## Scene-based reasoning items

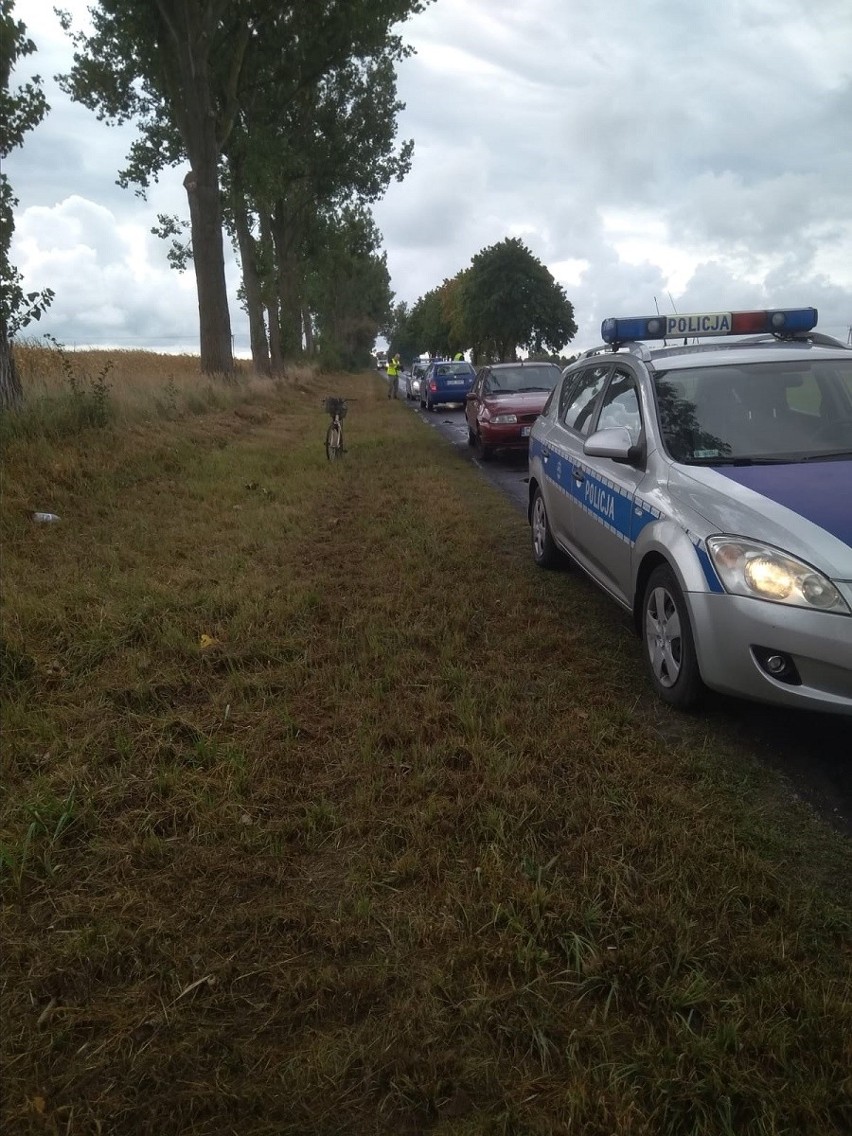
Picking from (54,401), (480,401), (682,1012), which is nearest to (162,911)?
(682,1012)

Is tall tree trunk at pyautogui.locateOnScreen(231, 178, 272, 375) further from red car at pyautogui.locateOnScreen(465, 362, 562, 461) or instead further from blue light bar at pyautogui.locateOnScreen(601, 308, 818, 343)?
blue light bar at pyautogui.locateOnScreen(601, 308, 818, 343)

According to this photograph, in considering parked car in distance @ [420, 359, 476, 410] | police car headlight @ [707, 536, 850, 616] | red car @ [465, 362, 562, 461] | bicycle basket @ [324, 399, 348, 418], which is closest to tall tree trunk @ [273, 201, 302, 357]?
parked car in distance @ [420, 359, 476, 410]

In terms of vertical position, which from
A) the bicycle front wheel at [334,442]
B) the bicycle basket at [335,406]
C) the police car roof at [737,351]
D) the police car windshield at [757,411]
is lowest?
the bicycle front wheel at [334,442]

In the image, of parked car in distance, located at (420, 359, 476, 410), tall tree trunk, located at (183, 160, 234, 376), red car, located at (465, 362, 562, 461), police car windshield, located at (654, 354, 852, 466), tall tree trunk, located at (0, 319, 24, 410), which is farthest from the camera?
parked car in distance, located at (420, 359, 476, 410)

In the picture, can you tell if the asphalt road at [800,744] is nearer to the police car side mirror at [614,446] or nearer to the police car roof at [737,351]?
the police car side mirror at [614,446]

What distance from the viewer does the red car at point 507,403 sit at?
13.5 meters

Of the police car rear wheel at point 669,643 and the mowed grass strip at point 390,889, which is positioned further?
the police car rear wheel at point 669,643

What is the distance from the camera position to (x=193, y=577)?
19.8ft

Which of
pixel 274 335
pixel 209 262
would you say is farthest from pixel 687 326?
pixel 274 335

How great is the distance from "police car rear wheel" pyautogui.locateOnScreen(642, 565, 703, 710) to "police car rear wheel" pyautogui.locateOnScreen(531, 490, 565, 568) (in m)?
2.30

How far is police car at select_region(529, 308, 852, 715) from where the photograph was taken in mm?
3193

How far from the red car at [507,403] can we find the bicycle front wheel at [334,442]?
8.14 feet

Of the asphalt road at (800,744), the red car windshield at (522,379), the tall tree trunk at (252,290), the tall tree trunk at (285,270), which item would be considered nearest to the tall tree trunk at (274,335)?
the tall tree trunk at (285,270)

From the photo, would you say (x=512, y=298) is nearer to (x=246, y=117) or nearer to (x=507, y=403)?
(x=246, y=117)
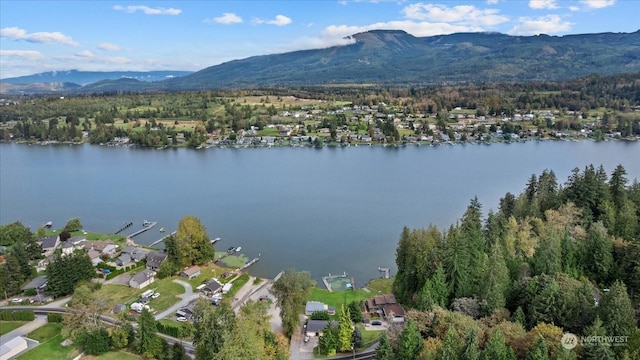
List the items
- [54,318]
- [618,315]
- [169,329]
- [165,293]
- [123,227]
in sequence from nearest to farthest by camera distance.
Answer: [618,315], [169,329], [54,318], [165,293], [123,227]

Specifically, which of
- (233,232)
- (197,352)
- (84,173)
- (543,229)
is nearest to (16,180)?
(84,173)

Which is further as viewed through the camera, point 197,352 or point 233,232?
point 233,232

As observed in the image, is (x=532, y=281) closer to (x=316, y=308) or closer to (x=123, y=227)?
(x=316, y=308)

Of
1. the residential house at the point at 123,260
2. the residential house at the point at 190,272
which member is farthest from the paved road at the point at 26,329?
the residential house at the point at 190,272

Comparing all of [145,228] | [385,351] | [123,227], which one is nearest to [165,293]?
[145,228]

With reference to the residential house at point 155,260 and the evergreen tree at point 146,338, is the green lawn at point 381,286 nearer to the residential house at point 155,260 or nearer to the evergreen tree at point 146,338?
the evergreen tree at point 146,338

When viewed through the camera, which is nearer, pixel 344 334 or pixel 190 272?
pixel 344 334

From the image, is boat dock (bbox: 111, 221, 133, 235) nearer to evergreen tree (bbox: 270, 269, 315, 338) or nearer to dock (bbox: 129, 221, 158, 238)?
dock (bbox: 129, 221, 158, 238)

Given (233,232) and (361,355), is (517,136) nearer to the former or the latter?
(233,232)

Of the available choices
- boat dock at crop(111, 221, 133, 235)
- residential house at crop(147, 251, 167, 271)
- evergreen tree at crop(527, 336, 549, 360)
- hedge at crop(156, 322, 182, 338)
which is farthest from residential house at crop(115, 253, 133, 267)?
evergreen tree at crop(527, 336, 549, 360)
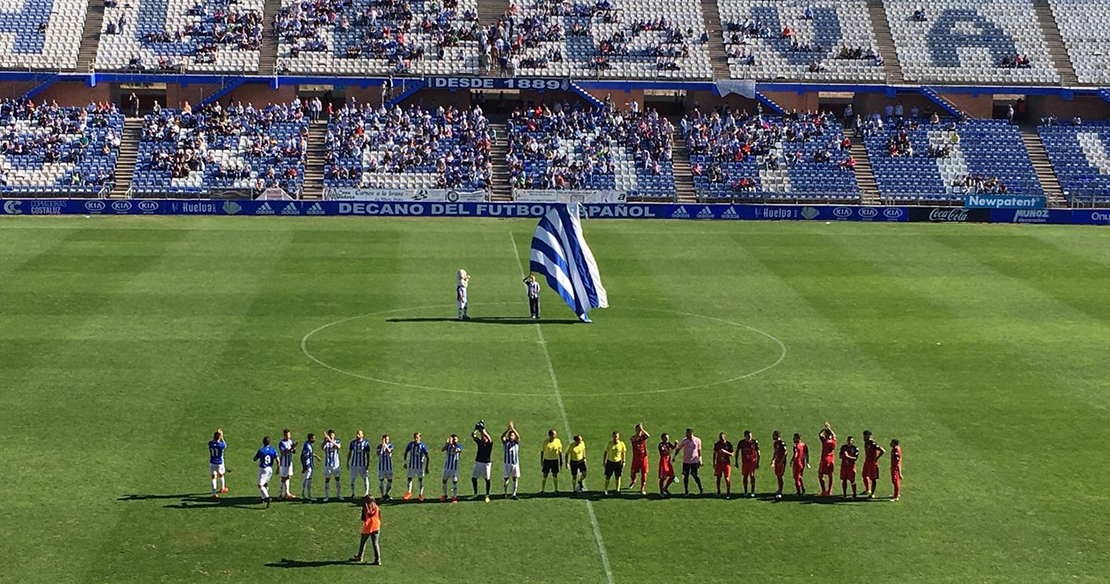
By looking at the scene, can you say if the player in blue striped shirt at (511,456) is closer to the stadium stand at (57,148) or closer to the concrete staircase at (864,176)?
the stadium stand at (57,148)

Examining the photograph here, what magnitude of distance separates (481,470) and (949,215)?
152ft

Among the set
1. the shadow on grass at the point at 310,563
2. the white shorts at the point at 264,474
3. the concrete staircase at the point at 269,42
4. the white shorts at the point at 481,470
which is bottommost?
the shadow on grass at the point at 310,563

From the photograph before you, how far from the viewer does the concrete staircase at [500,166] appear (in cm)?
7206

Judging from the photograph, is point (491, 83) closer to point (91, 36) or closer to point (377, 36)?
point (377, 36)

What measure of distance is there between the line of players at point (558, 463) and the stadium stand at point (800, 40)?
187 ft

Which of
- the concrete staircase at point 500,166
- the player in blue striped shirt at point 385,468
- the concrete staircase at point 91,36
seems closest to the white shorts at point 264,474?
the player in blue striped shirt at point 385,468

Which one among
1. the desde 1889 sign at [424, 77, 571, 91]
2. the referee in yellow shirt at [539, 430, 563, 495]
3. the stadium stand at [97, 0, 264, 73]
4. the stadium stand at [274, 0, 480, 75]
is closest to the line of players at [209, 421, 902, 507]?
the referee in yellow shirt at [539, 430, 563, 495]

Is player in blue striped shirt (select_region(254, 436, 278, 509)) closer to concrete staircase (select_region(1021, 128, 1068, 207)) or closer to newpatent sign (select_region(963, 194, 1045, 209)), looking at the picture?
newpatent sign (select_region(963, 194, 1045, 209))

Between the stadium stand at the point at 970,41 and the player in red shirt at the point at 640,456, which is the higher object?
the stadium stand at the point at 970,41

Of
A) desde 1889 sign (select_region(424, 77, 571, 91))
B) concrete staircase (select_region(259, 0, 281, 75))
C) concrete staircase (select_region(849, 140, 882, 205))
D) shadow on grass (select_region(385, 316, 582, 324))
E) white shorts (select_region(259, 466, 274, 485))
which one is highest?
concrete staircase (select_region(259, 0, 281, 75))

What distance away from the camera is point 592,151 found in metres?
75.8

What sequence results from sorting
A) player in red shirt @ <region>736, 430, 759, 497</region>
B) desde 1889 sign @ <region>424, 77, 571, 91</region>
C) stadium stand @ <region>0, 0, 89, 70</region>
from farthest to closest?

## WHAT YOU ARE ASKED TO DO
Render the part of the items above that opens with the line containing "Of the asphalt" and closes with the line containing "Answer: [618,315], [169,329], [54,318], [165,293], [123,227]" as a Markdown table with the columns Row and Line, numbering each row. Skip blank lines and leave the pictures out.

## FULL SOLUTION
| Row | Line |
|---|---|
| 1 | Of the asphalt road at (800,744), the red car windshield at (522,379), the tall tree trunk at (252,290), the tall tree trunk at (285,270), which item would be considered nearest to the tall tree trunk at (274,335)? |
| 2 | the tall tree trunk at (285,270) |
| 3 | From the photo, would you say (x=512, y=298) is nearer to (x=246, y=117) or nearer to (x=507, y=403)? |
| 4 | (x=246, y=117) |
| 5 | List the items |
| 6 | - [54,318] |
| 7 | - [618,315] |
| 8 | - [169,329] |
| 9 | - [165,293] |
| 10 | - [123,227] |
| 11 | in sequence from nearest to farthest by camera distance. |
| 12 | Answer: [618,315], [169,329], [54,318], [165,293], [123,227] |